» The problem: Copy every line of the records below verbatim, without altering any wording or punctuation.

── Raw records ──

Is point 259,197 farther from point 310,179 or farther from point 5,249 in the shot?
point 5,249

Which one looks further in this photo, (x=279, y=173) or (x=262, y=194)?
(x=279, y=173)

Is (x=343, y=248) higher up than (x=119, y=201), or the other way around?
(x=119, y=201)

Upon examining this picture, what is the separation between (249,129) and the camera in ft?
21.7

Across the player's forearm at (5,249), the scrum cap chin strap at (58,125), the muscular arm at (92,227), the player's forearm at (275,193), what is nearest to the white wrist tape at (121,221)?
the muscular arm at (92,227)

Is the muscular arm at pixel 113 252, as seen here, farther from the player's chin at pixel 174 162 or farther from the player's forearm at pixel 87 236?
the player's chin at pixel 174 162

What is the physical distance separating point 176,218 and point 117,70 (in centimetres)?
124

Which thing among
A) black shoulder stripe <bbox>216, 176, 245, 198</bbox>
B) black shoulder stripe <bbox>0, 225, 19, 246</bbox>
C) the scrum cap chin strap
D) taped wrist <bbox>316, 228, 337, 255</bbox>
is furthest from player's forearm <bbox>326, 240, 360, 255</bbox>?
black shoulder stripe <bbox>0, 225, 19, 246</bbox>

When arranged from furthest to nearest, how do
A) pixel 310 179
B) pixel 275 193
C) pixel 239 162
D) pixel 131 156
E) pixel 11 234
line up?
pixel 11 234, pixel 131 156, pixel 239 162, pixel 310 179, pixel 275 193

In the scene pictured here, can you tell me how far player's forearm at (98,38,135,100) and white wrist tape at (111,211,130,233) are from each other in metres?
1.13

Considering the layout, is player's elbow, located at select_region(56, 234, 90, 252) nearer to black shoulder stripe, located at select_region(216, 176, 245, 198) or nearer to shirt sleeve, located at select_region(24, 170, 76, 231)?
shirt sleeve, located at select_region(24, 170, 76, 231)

───

» Finished task:
Is point 259,197 farther from point 310,179 or farther from point 5,249 in the shot?
point 5,249

Which one looks further in this photo, (x=279, y=173) or (x=262, y=194)?
(x=279, y=173)

Is (x=343, y=248) higher up than (x=119, y=201), or the other way around?
(x=119, y=201)

Upon examining this picture, what is the separation between (249,129) and the camera in ft?
21.7

Across the player's forearm at (5,249), the scrum cap chin strap at (58,125), the muscular arm at (92,227), the player's forearm at (275,193), what is nearest to the white wrist tape at (121,221)?
the muscular arm at (92,227)

Is the muscular arm at pixel 113 252, as seen here, farther from the player's chin at pixel 174 162 or farther from the player's forearm at pixel 87 236?
the player's chin at pixel 174 162

What is the physical distance separating point 176,218 and point 117,70 (in centimetres)?
124

Which thing among
A) black shoulder stripe <bbox>216, 176, 245, 198</bbox>
B) black shoulder stripe <bbox>0, 225, 19, 246</bbox>
C) the scrum cap chin strap
D) taped wrist <bbox>316, 228, 337, 255</bbox>
is furthest from player's forearm <bbox>326, 240, 360, 255</bbox>?
black shoulder stripe <bbox>0, 225, 19, 246</bbox>

When arranged from furthest to nearest, how do
A) pixel 310 179
B) pixel 275 193
C) pixel 239 162
D) pixel 131 156
E) pixel 11 234
line up?
pixel 11 234, pixel 131 156, pixel 239 162, pixel 310 179, pixel 275 193

In the scene pictured here, can you tell me how far player's forearm at (98,38,135,100) and white wrist tape at (111,211,130,233) are from each other in metres?
1.13

Considering the layout, is player's elbow, located at select_region(56, 234, 90, 252) nearer to black shoulder stripe, located at select_region(216, 176, 245, 198) or nearer to shirt sleeve, located at select_region(24, 170, 76, 231)?
shirt sleeve, located at select_region(24, 170, 76, 231)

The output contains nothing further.